Tira el arma y comienza la obra

Si la absolutización de la indiferencia y la banalidad, como aduce Adorno, conduce a la más extrema alienación en este inicio del siglo XXI, propia de un delirio de conformidad uniformada, ¿qué nos queda entonces?

Y ¿si además, tal como asegura G. Lipovestsky, lo que nos gobierna es el vacío, pero un vacío sin tragedia ni apocalipsis desgajado de toda voluntad nihilista? Pues nada, ante ello, no nos queda otra opción que acomodarnos al goce de la peste, al crecimiento inverso, a la deshumanización narcisista y al bienestar totalitario. Eso sí, con mascarilla incorporada.

Con lo que, por lo tanto, desaparecerá de nuestra mente e intelecto la oportunidad de derramar el rastro de nuestra identidad y saborear el hecho radical en el que estamos inmersos, en unas circunstancias completamente alucinatorias y maravillosas y cuyo contacto con las mismas algunos llaman arte.
=-=-=-=-=
En el texto sobre la indiferencia y el arte, ¿qué es lo que nos gobierna según G. Lipovestsky?

EXTRACTO DE DATOS:
=-=-=-=-=
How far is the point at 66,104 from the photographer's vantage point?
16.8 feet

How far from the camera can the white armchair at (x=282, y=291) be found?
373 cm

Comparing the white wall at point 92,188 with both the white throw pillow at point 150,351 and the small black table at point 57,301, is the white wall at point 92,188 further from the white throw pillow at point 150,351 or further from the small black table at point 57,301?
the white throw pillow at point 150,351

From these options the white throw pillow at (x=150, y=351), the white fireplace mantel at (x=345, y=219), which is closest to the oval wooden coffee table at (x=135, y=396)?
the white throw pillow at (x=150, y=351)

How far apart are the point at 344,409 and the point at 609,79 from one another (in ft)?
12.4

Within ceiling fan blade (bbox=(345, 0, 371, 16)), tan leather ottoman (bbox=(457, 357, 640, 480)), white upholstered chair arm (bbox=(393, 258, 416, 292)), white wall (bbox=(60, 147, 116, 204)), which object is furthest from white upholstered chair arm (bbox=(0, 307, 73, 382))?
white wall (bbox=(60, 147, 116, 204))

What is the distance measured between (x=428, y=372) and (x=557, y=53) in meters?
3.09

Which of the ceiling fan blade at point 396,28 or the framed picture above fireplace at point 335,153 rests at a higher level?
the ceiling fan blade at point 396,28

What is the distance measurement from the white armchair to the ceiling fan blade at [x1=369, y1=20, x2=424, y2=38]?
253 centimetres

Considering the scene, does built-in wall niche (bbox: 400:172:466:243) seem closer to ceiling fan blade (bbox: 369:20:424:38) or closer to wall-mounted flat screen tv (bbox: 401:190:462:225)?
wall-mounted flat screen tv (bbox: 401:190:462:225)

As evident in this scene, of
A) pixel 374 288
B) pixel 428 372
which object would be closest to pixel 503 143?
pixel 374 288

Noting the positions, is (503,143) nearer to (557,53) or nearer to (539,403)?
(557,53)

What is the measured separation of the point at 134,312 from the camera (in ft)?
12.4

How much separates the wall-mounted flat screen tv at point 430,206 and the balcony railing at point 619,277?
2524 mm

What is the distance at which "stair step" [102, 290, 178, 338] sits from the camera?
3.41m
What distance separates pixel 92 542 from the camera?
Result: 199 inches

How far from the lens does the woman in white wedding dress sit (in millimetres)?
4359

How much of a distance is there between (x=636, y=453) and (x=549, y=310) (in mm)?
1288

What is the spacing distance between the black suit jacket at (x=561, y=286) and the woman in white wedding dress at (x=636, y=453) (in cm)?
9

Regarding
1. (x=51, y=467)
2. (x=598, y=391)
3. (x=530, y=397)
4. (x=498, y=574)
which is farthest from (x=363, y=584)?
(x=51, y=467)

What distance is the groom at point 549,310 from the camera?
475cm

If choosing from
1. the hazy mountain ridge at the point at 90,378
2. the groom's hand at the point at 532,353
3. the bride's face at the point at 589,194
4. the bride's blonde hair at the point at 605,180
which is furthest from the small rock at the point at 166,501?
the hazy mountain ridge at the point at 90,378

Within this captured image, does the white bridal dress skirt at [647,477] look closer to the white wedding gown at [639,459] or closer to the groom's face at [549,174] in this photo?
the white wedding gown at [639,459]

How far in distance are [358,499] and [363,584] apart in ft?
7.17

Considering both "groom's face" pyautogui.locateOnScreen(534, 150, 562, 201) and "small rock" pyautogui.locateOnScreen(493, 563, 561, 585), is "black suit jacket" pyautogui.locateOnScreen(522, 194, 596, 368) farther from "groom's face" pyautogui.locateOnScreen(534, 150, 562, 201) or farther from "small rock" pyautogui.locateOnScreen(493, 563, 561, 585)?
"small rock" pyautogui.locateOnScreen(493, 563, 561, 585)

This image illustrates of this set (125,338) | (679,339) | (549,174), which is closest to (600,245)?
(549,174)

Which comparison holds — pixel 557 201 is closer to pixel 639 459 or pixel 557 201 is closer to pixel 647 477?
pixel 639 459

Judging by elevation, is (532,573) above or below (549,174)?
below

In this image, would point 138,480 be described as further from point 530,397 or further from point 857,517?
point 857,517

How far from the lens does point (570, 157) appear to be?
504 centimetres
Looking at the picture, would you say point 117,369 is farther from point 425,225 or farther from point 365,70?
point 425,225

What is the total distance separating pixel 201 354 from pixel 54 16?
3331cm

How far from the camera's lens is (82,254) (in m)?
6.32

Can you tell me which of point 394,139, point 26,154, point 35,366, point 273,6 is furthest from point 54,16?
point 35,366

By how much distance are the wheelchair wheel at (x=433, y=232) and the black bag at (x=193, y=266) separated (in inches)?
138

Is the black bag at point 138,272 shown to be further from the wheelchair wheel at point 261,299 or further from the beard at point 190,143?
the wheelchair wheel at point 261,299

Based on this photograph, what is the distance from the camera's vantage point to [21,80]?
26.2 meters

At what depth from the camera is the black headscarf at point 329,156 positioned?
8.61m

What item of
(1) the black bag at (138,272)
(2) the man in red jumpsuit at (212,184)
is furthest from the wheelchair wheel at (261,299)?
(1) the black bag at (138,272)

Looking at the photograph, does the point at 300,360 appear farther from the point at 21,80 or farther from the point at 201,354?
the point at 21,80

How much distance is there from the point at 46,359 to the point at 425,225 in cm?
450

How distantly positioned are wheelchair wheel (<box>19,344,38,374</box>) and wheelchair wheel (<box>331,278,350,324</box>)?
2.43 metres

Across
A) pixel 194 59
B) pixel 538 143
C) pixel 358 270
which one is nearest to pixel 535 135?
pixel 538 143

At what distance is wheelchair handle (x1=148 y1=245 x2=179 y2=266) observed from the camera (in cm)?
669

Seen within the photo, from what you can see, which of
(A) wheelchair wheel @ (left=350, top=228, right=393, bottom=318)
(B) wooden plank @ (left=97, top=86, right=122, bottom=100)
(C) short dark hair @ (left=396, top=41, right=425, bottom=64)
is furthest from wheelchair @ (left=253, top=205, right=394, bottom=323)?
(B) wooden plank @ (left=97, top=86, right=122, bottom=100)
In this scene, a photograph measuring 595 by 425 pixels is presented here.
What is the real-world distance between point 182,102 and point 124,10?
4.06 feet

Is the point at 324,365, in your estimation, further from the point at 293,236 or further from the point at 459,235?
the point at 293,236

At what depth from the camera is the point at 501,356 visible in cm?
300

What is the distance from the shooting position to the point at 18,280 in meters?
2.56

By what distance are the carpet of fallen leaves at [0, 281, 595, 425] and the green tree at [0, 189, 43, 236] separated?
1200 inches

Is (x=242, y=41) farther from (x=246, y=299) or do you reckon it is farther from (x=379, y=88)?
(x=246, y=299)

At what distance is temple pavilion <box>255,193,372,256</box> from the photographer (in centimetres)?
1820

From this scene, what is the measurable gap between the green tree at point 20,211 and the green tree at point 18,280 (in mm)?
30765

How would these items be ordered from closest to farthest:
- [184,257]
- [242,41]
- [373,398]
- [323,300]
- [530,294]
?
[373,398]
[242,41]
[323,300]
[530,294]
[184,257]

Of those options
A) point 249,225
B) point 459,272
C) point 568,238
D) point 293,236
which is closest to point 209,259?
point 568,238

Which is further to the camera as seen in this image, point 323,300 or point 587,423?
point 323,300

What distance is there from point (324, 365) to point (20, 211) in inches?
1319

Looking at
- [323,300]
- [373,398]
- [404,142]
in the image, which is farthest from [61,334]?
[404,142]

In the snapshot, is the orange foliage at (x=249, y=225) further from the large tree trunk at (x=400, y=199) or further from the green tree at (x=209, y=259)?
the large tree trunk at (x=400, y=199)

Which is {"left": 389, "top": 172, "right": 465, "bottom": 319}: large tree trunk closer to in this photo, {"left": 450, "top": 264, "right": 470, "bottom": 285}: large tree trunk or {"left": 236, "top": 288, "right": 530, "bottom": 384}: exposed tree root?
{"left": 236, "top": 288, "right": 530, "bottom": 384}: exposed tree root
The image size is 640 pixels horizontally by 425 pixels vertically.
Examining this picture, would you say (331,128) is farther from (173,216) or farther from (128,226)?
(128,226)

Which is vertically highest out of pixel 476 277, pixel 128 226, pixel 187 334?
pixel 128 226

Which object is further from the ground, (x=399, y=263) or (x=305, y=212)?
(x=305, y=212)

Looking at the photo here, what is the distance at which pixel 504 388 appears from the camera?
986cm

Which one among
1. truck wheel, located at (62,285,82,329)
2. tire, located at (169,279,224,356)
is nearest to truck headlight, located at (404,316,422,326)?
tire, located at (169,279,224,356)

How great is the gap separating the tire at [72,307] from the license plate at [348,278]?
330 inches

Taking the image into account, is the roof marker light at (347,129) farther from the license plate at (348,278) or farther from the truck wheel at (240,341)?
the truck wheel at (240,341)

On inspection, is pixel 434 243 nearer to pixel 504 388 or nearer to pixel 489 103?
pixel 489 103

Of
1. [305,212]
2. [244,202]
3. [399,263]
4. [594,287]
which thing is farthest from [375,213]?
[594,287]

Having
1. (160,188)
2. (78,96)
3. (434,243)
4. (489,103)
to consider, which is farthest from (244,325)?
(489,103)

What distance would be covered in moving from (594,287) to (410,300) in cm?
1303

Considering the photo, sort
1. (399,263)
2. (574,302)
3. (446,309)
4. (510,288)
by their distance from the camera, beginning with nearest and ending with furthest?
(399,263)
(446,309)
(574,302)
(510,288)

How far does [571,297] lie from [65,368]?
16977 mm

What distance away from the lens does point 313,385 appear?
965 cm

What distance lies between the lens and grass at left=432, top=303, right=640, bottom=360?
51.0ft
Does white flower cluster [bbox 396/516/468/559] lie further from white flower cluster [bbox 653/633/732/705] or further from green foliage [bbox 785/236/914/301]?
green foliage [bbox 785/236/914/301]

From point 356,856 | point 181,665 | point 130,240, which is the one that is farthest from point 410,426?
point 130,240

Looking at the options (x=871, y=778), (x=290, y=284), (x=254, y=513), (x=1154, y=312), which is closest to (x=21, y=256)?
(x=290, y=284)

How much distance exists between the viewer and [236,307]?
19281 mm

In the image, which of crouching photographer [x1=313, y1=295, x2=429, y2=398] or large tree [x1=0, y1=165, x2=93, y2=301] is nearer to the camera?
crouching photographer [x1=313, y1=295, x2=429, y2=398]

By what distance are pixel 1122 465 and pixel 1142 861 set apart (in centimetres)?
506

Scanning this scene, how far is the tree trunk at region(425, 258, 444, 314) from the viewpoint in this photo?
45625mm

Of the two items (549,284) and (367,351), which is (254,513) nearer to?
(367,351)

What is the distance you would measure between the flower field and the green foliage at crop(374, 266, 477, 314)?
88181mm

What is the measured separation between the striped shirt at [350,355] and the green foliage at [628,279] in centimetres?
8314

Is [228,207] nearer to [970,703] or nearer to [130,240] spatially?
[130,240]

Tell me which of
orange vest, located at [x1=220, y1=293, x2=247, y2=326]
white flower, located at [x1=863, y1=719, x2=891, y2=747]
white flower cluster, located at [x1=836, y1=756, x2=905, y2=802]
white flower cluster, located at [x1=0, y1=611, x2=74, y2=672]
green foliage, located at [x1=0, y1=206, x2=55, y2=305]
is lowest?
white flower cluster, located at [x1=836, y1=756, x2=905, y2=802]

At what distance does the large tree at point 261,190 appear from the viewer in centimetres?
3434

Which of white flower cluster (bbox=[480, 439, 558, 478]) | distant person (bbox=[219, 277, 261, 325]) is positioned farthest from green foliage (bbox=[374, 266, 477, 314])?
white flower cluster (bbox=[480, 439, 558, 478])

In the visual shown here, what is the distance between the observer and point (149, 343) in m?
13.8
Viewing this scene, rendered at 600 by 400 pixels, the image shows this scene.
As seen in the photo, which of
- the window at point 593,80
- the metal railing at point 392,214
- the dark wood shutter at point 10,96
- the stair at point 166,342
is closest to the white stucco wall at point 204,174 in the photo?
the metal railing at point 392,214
=-=-=-=-=
RESPUESTA AL PROBLEMA:
El vacío, pero un vacío sin tragedia ni apocalipsis, desgajado de toda voluntad nihilista.